** START OF Recorded data **
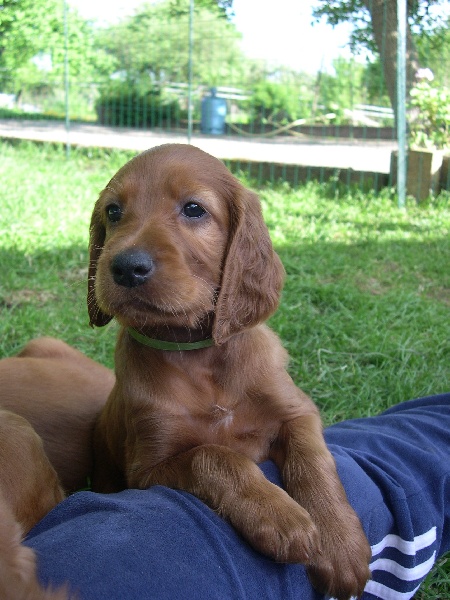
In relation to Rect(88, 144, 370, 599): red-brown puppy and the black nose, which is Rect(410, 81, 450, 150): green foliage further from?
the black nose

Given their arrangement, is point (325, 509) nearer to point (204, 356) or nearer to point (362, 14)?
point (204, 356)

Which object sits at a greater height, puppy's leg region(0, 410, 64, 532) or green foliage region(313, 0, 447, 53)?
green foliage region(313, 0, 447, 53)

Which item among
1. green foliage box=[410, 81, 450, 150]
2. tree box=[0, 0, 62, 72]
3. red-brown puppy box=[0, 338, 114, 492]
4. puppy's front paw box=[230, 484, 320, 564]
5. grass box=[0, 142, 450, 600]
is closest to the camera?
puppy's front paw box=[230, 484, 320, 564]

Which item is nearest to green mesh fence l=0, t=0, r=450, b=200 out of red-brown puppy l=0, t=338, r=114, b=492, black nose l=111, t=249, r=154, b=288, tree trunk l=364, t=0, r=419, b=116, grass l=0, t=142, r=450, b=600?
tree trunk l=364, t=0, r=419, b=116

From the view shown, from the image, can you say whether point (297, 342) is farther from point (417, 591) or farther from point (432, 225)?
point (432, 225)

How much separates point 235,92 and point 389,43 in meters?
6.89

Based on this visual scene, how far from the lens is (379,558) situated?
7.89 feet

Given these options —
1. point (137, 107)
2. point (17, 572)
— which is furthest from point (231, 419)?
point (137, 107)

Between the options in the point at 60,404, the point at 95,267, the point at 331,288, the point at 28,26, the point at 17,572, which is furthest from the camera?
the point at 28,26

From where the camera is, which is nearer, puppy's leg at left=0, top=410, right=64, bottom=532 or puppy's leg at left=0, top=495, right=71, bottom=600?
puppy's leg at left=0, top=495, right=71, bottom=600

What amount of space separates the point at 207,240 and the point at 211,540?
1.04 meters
** END OF Recorded data **
Instruction –
Your task is to transcribe the line containing "Given these options —" and every line after it, through the last line of the data, exactly as written and with nothing more.

Task answer –
Given these options —
1. point (137, 107)
2. point (17, 572)
— which is furthest from point (231, 419)?
point (137, 107)

Between the options in the point at 60,404, the point at 95,267, the point at 331,288, the point at 28,26, the point at 17,572, which is furthest from the camera?
the point at 28,26

From where the camera is, which is nearer, puppy's leg at left=0, top=410, right=64, bottom=532 or puppy's leg at left=0, top=495, right=71, bottom=600?
puppy's leg at left=0, top=495, right=71, bottom=600

What amount of space separates the point at 207,240 and the point at 211,540?
1.04 meters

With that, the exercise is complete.